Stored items
— BEGIN —

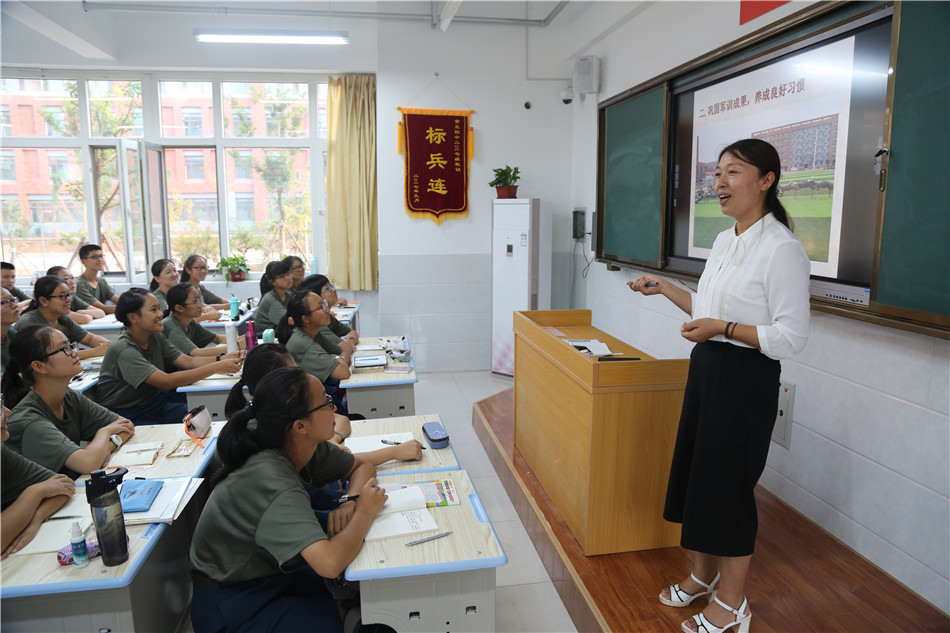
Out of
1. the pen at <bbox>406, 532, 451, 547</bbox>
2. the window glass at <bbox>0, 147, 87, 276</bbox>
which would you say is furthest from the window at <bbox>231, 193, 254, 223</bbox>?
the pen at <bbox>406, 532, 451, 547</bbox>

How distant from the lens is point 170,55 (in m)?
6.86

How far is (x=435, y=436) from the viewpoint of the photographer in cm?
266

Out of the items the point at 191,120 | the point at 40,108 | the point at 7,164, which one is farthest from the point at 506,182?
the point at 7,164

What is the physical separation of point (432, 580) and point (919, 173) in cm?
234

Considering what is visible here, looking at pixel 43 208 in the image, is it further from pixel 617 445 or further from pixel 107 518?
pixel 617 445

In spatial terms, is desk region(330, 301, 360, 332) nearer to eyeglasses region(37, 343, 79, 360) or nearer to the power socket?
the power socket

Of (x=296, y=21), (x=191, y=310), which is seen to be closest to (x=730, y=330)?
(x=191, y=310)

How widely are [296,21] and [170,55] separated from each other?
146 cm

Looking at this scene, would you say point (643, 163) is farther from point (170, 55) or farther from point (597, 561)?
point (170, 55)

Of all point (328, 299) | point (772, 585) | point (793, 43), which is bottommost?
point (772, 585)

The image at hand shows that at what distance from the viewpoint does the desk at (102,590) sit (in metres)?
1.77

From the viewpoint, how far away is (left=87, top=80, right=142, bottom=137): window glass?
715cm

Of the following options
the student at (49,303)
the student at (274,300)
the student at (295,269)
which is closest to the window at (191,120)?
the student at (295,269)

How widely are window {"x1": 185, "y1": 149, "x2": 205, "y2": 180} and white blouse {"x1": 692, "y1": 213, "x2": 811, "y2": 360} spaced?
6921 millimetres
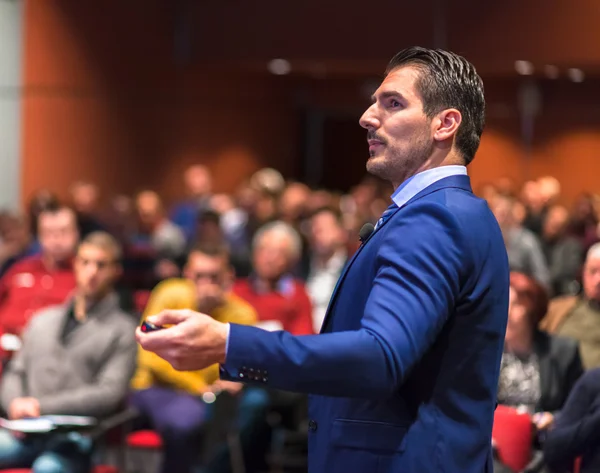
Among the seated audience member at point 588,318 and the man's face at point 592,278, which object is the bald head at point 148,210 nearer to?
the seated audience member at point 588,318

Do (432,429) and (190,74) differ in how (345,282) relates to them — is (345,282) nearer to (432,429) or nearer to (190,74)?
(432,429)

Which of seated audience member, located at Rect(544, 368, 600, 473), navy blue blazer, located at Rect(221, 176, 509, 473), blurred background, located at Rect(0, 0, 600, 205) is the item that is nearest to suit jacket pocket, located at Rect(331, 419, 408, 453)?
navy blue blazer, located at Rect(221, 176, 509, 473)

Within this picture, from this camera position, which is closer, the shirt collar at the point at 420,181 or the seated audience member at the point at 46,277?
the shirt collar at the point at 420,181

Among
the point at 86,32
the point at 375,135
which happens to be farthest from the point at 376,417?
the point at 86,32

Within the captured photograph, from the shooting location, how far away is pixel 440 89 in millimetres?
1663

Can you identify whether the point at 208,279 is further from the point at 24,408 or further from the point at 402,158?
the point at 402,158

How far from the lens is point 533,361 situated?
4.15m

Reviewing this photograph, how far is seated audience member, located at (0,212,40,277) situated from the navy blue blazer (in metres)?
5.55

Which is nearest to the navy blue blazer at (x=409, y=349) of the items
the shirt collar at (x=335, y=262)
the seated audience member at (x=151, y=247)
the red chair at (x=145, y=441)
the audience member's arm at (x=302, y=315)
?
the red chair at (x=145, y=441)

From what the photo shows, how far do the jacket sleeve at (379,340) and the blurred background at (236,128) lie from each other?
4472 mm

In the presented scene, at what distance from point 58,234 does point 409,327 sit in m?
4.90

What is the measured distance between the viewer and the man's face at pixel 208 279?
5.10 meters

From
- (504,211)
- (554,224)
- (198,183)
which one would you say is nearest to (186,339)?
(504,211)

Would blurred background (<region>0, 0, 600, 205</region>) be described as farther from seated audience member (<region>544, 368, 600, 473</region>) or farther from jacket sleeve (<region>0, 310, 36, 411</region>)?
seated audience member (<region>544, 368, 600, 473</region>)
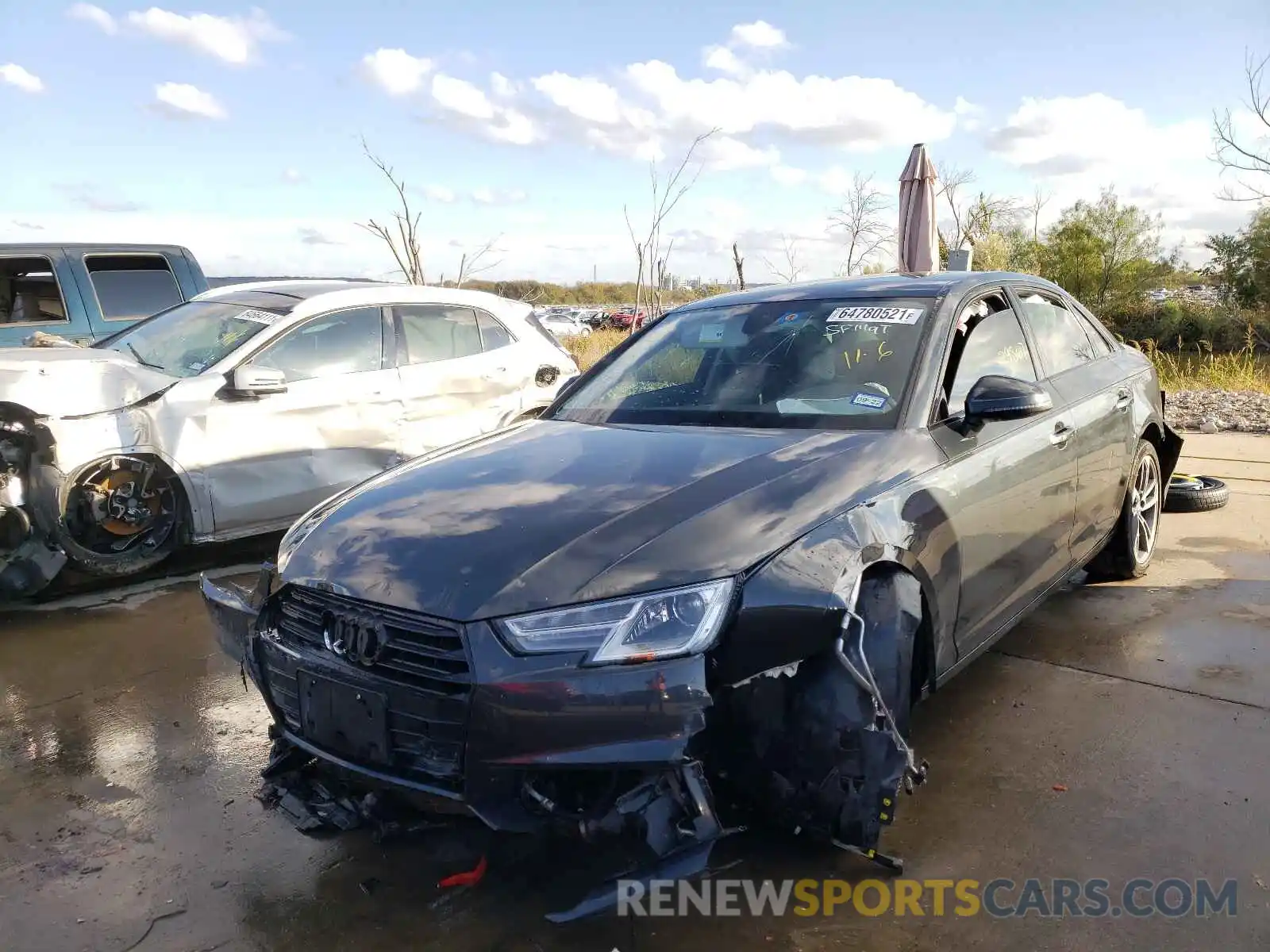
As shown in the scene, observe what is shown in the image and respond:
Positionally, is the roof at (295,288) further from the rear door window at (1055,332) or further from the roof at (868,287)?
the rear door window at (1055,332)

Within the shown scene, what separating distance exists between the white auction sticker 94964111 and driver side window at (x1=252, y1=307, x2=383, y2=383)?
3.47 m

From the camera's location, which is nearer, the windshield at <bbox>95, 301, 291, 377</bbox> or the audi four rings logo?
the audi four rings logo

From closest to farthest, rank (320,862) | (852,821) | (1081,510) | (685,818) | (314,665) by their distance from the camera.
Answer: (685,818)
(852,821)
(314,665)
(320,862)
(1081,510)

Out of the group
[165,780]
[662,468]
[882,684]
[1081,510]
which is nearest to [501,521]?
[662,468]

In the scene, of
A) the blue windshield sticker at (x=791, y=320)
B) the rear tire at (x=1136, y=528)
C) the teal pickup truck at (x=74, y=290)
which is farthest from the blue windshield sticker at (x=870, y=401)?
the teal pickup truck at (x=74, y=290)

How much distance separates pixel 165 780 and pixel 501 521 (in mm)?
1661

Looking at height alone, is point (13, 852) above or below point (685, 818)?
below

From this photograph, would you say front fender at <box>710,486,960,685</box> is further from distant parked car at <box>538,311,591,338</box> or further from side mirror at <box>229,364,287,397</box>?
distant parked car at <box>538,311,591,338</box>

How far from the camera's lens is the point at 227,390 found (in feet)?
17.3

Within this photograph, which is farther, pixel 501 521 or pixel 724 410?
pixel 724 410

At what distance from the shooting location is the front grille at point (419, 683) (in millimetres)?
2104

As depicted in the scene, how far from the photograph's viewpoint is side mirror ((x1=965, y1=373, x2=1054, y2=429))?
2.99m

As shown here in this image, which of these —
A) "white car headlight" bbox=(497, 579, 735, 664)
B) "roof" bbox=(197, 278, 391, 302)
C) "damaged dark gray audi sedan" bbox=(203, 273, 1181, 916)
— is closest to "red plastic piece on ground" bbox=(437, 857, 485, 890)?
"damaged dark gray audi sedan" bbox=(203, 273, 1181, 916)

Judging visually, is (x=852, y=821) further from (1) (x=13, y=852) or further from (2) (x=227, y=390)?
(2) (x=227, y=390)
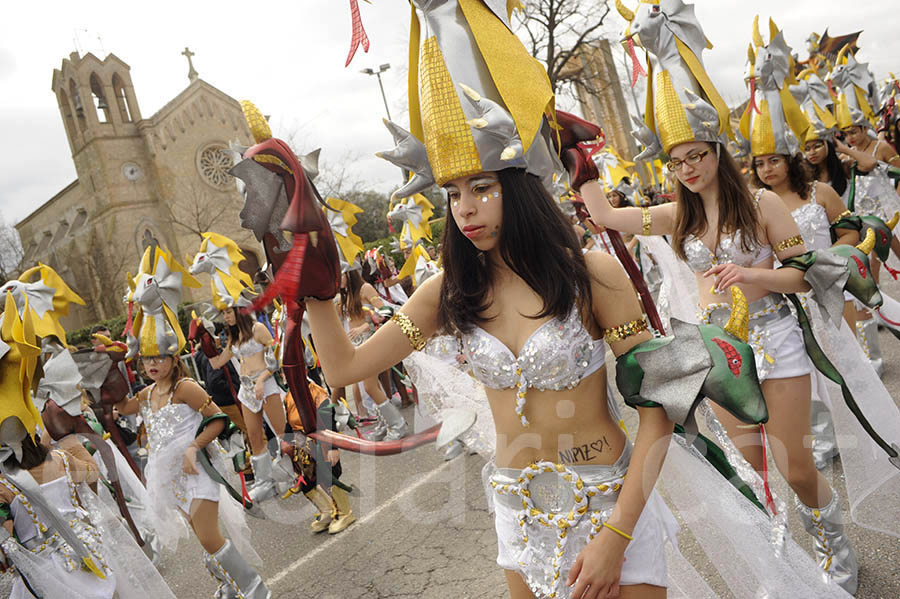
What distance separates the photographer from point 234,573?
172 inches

— END —

Beginning at the line that contains "Within the shown", give the remaining lines of the records again exactly, through the last one. Leave out pictures.

Within the shown scene, what separating distance exists between the white auction sticker 94964111 and driver side window at (x1=252, y1=307, x2=383, y2=383)?
3.47 m

From the camera's location, which is nearer, the windshield at <bbox>95, 301, 291, 377</bbox> or the audi four rings logo?
the audi four rings logo

From closest to farthest, rank (320,862) | (852,821) | (1081,510) | (685,818) | (314,665) by their distance from the camera.
Answer: (685,818)
(852,821)
(314,665)
(320,862)
(1081,510)

Out of the group
[165,780]
[662,468]
[882,684]
[1081,510]
which is nearest to [501,521]?
[662,468]

In the scene, of
A) the blue windshield sticker at (x=791, y=320)
B) the rear tire at (x=1136, y=528)
C) the teal pickup truck at (x=74, y=290)
which is farthest from the blue windshield sticker at (x=870, y=401)?
the teal pickup truck at (x=74, y=290)

How much distance separates pixel 165 780 and pixel 501 521 (in mm)?
1661

Looking at height alone, is point (13, 852) above or below point (685, 818)?
below

From this photograph, would you say front fender at <box>710,486,960,685</box> is further from distant parked car at <box>538,311,591,338</box> or further from side mirror at <box>229,364,287,397</box>?
distant parked car at <box>538,311,591,338</box>

How far from the camera's lens is the point at 227,390 found (in feet)?
17.3

Within this photograph, which is farther, pixel 501 521 or pixel 724 410?
pixel 724 410

At what distance from the shooting location is the front grille at point (419, 683) (in millimetres)?
2104

As depicted in the scene, how far from the photograph's viewpoint is side mirror ((x1=965, y1=373, x2=1054, y2=429))?
2.99m

As shown here in this image, which of these —
A) "white car headlight" bbox=(497, 579, 735, 664)
B) "roof" bbox=(197, 278, 391, 302)
C) "damaged dark gray audi sedan" bbox=(203, 273, 1181, 916)
— is closest to "red plastic piece on ground" bbox=(437, 857, 485, 890)?
"damaged dark gray audi sedan" bbox=(203, 273, 1181, 916)

Judging visually, is (x=852, y=821) further from (1) (x=13, y=852) or further from (2) (x=227, y=390)?
(2) (x=227, y=390)
What distance separates the photographer from point 234,573?
172 inches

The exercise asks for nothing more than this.